Since the median is equal to the minimum value, using the median for separating below and above average conditions is not feasible. Only the 90 percent value does not coincide with the minimum value. Therefore, we utilize the 90 percent value to perform statistics for below and above average conditions, respectively.

Please note: The following line is subjected to higher computation time (up to one minute):


In [5]:
cascopt = melodist.build_casc(data,hourly=False,level=9, percentile=90)

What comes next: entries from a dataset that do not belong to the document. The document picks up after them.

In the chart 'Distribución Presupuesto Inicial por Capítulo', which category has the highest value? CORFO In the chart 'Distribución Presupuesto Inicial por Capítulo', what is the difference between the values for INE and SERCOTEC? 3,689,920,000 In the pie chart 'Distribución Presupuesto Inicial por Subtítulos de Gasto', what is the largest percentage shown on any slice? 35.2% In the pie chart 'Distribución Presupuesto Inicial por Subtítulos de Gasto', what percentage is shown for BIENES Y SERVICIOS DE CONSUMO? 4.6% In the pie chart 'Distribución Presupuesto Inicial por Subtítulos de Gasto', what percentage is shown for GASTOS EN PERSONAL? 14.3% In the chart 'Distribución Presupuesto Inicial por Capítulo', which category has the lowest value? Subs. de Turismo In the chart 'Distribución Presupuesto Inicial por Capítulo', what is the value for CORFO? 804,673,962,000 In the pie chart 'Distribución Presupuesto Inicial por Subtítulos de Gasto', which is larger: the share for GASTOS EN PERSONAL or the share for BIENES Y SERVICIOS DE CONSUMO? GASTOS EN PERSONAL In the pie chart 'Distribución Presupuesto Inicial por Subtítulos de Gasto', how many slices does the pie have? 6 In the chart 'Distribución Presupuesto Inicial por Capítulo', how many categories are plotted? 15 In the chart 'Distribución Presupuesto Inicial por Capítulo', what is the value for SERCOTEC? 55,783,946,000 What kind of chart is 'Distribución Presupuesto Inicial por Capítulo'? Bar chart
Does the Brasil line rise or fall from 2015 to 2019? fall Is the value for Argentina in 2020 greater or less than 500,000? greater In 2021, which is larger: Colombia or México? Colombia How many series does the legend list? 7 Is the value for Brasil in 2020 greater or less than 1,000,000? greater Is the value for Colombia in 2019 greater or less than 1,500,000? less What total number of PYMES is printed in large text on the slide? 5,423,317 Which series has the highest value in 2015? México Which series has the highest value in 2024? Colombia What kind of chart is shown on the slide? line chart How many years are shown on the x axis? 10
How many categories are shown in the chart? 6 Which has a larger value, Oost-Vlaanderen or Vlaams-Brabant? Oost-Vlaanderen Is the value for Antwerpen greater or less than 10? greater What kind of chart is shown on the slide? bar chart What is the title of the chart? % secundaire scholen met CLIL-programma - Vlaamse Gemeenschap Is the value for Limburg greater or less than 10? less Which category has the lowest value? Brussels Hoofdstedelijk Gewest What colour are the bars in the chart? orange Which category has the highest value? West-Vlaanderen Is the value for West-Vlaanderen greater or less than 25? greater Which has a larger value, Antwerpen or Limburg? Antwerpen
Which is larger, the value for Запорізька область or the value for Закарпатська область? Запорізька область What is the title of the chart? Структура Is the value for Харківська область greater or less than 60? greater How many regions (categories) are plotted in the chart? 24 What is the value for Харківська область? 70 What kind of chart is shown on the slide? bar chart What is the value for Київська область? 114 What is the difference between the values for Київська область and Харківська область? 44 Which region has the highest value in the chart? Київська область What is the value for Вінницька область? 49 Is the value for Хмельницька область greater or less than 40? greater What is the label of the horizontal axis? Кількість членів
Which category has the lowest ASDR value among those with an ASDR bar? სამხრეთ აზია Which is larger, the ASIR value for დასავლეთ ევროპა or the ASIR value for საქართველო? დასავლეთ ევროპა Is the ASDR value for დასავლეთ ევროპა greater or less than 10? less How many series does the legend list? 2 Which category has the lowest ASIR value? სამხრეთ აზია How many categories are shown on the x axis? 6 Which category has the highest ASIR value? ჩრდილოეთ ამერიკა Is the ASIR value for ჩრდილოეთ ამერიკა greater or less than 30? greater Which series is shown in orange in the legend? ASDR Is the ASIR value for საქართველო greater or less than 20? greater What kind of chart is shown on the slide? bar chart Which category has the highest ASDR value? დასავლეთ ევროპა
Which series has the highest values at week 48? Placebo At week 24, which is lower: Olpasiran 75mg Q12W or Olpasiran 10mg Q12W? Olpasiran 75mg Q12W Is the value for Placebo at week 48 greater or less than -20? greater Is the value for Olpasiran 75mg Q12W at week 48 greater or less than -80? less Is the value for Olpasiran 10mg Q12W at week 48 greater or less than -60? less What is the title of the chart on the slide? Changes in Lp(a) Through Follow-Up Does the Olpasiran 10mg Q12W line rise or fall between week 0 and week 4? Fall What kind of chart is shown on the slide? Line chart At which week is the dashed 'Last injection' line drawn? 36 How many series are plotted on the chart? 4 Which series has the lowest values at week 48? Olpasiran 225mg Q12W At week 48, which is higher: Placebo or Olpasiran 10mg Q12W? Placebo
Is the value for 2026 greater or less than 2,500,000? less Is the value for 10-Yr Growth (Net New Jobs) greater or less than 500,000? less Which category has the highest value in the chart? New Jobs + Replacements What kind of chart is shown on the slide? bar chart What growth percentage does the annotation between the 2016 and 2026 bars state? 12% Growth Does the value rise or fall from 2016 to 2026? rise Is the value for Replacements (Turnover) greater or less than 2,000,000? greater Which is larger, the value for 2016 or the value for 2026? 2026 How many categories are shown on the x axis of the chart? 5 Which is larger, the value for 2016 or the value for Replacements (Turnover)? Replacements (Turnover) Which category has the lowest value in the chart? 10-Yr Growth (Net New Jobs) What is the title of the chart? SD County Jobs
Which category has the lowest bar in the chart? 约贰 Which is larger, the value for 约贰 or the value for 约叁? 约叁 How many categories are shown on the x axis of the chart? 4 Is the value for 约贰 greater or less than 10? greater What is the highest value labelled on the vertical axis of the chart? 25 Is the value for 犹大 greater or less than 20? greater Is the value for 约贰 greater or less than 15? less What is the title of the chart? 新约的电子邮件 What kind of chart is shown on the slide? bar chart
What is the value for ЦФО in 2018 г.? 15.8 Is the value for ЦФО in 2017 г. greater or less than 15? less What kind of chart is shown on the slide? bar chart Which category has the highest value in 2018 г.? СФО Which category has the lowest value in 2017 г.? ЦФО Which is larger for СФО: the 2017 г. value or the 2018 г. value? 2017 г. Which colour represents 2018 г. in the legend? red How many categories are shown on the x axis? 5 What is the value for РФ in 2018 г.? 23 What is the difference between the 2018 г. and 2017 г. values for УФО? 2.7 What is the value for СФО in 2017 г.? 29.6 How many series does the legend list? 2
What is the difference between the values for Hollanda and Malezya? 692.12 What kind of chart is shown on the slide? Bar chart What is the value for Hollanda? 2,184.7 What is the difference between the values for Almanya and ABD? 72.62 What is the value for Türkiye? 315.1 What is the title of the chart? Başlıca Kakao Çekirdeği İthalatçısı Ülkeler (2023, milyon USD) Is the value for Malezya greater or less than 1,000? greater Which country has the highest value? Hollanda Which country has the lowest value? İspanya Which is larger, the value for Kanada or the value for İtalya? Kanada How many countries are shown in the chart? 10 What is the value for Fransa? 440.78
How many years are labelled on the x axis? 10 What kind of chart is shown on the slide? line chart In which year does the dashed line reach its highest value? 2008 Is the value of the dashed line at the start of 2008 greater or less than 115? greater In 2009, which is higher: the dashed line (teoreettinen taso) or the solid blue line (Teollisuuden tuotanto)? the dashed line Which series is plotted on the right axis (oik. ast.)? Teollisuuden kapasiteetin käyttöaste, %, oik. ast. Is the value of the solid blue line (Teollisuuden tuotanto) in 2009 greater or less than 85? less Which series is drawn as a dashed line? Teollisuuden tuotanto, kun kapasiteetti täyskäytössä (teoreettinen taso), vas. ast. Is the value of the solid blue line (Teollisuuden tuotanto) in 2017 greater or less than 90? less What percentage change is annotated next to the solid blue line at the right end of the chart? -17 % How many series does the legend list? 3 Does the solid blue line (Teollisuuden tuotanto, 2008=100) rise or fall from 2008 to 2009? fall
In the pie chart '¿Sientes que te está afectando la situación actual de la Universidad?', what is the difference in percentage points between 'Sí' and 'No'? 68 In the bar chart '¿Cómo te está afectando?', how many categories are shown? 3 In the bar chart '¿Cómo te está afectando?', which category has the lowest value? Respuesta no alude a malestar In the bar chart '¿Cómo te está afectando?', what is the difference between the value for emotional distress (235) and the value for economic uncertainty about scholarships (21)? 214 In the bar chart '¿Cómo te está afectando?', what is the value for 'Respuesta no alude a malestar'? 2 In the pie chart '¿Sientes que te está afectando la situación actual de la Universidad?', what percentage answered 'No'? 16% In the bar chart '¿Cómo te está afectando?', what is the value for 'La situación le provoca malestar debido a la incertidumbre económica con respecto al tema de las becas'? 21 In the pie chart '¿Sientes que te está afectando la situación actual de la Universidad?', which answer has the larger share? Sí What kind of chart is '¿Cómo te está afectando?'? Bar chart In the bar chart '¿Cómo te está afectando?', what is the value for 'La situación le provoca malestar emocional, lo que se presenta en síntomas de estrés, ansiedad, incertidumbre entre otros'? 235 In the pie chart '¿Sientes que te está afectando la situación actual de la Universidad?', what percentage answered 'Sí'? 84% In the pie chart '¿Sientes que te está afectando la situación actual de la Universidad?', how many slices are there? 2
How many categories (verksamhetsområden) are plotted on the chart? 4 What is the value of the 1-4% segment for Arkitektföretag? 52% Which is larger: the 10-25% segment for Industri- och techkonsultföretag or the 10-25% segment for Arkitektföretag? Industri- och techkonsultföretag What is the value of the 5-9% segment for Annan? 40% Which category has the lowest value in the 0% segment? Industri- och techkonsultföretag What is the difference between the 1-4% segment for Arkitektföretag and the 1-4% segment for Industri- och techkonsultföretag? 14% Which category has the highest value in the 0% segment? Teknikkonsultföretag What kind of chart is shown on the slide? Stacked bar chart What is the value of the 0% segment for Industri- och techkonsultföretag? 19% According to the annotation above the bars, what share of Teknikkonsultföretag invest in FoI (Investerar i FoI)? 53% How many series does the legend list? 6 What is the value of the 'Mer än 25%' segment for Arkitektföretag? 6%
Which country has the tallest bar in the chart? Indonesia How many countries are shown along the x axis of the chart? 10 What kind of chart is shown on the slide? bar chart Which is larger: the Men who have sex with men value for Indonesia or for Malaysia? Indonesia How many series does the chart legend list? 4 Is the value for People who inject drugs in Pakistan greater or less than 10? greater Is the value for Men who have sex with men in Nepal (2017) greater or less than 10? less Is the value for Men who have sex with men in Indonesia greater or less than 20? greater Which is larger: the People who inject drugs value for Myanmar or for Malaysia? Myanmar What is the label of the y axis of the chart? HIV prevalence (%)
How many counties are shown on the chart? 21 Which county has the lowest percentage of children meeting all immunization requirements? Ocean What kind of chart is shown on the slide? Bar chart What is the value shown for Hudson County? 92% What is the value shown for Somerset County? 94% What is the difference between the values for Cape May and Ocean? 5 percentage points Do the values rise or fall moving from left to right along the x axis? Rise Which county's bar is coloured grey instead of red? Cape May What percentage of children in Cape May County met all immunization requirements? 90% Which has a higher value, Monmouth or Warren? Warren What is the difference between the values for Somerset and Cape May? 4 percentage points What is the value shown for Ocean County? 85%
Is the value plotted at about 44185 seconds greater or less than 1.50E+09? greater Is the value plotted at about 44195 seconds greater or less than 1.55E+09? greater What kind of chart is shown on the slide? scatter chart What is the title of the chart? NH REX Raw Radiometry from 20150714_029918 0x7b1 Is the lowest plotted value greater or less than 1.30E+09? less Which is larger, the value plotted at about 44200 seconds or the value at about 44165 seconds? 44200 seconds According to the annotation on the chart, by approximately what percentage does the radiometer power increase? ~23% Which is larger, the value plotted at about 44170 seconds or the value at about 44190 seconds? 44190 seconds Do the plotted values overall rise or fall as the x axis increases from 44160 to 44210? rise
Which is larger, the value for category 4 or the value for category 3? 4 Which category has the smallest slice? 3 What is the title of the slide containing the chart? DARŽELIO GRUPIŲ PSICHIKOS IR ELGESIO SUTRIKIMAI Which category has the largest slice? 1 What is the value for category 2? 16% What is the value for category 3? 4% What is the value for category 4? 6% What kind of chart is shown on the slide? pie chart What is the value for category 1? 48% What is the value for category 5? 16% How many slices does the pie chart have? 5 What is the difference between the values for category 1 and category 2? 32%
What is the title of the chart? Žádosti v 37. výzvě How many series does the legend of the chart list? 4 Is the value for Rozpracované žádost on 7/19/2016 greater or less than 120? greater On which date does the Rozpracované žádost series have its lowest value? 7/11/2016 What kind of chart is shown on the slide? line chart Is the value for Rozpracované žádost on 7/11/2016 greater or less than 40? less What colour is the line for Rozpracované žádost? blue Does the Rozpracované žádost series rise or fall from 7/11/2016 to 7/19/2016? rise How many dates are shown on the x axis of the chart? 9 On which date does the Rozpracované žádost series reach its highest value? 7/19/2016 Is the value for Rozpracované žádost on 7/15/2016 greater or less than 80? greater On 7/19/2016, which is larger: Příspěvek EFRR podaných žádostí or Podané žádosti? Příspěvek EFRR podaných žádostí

n.b.: Running with the median will result in warnings.

Once the statistics have been derived, you can run the disaggregation function accordingly. Please note that an independent period is often used (split-sample test). Due to the limited length of the time series, we apply the same period for both calibration and disaggregation. However, we involve four different realisations to highlight the stochastic nature of the methodology:


In [6]:
# derive daily values first
precip_daily = data.resample('D').sum()

n = 4
list_res = list()
for ii in range(n):
    disag = melodist.disagg_prec_cascade(precip_daily['precip'],cascopt[0], \
                                         hourly=False,level=9)
    list_res.append(disag)

For displaying the results we define a function that allows displaying both intensities and cumulative series. As an example we focus on 04 Sep 2011. Please feel free to change the date.


In [7]:
def plot(cumsum=False):
    plt.figure(figsize=(9,9))
    for ii in range(n):
        disag = list_res[ii]
        results = pd.DataFrame(data={'Observed':data['precip'], 'Disaggregated':disag})
        ax = plt.subplot(2, 2, ii+1)
        if cumsum:
            np.cumsum(results['20110904']).plot(ax=ax)
            ytext = 'Rainfall total [mm]'
        else:
            results['20110904'].plot(ax=ax)
            ytext = 'Rainfall intensity [mm/5min]'
        if ii > 1:
            ax.set_xlabel('Time')
        else:
            ax.set_xlabel('')
        if ii == 0 or ii == 2:
            ax.set_ylabel(ytext)
        ax.set_title('Realisation #%i' % (ii+1))
    plt.tight_layout()

Now we can run the function twice in order to visualize intensities and the mass curves:


In [8]:
plot(cumsum=False)


This plot demonstrates that completely different solutions are possible on that day. However, major characteristics of the multi-year period should be preserved. In order to show that the model preserves the precipitation total on each day, we run the same function using cumsum=True:


In [9]:
plot(cumsum=True)


In each panel both mass curves show the same value on 05 Sept 00 at 00:00.